WORK INSTRUCTION
Return every line below in which "camera" appears.

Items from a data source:
____________________
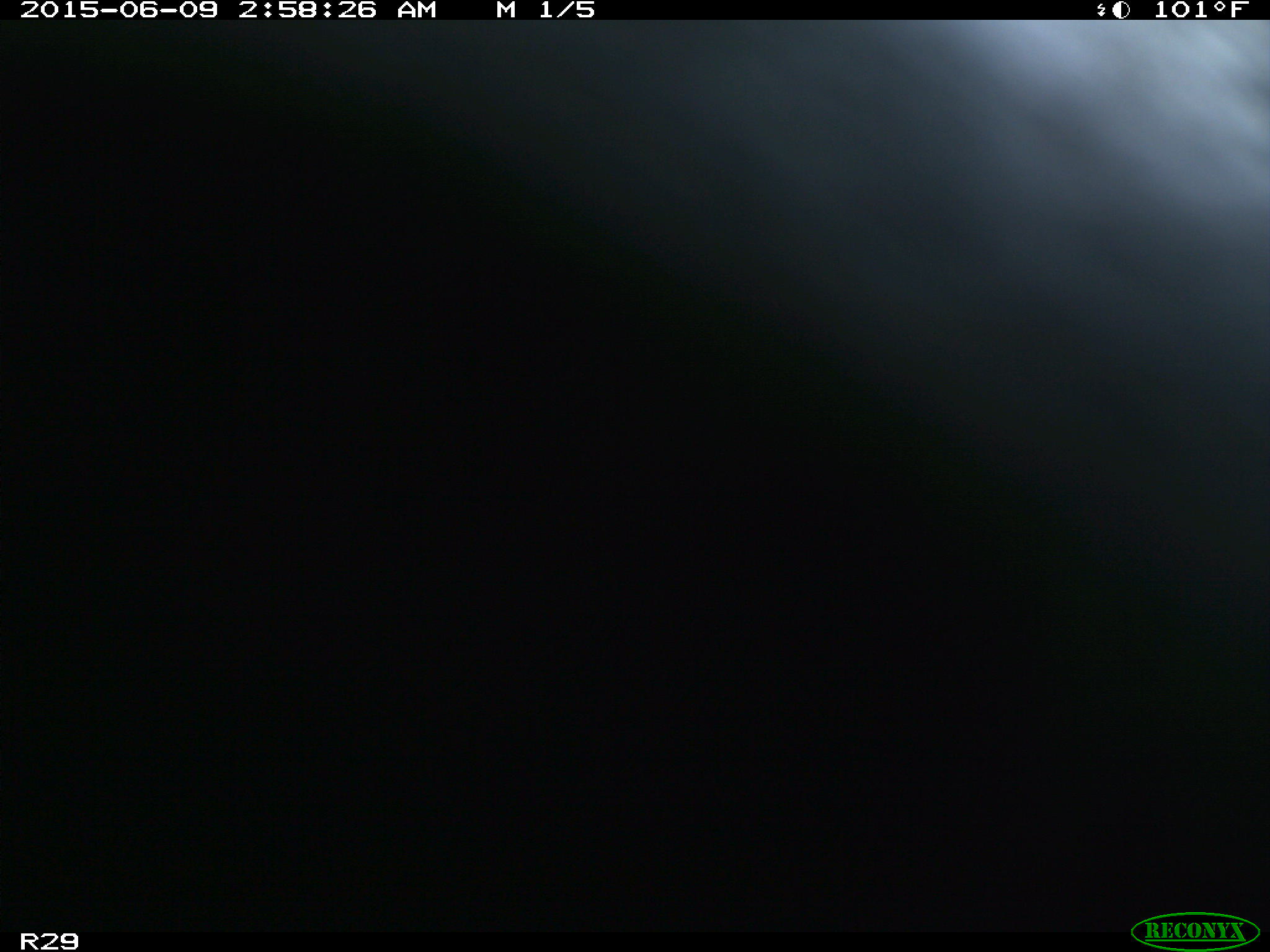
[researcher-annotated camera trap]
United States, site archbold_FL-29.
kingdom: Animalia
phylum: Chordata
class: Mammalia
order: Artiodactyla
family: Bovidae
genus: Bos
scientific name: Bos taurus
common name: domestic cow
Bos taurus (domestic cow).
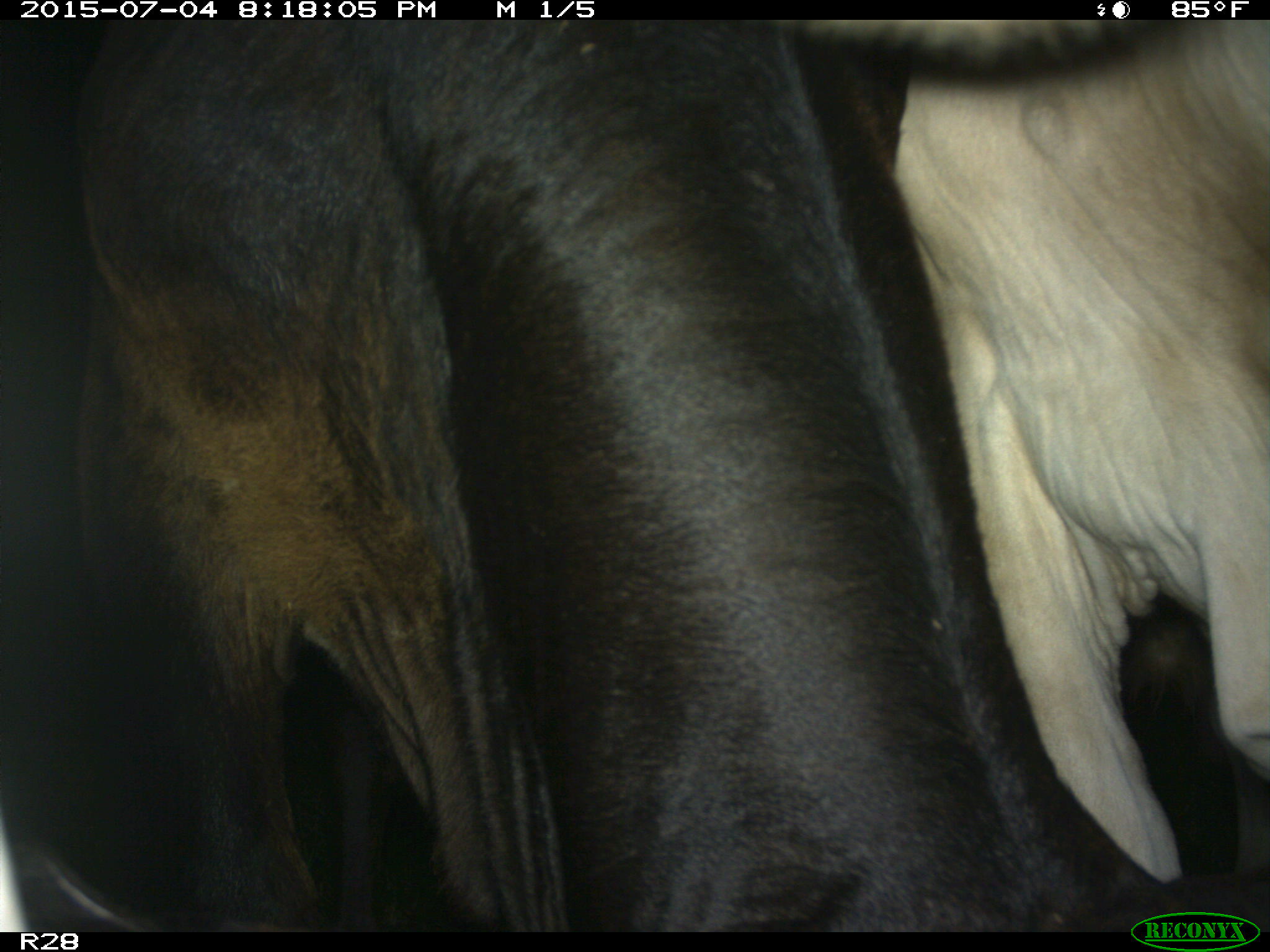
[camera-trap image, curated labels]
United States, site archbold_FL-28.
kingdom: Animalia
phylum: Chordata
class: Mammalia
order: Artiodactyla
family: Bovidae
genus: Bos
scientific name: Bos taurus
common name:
____________________
RESULT OF THE TASK
[researcher-annotated camera trap]
[camera-trap image, curated labels]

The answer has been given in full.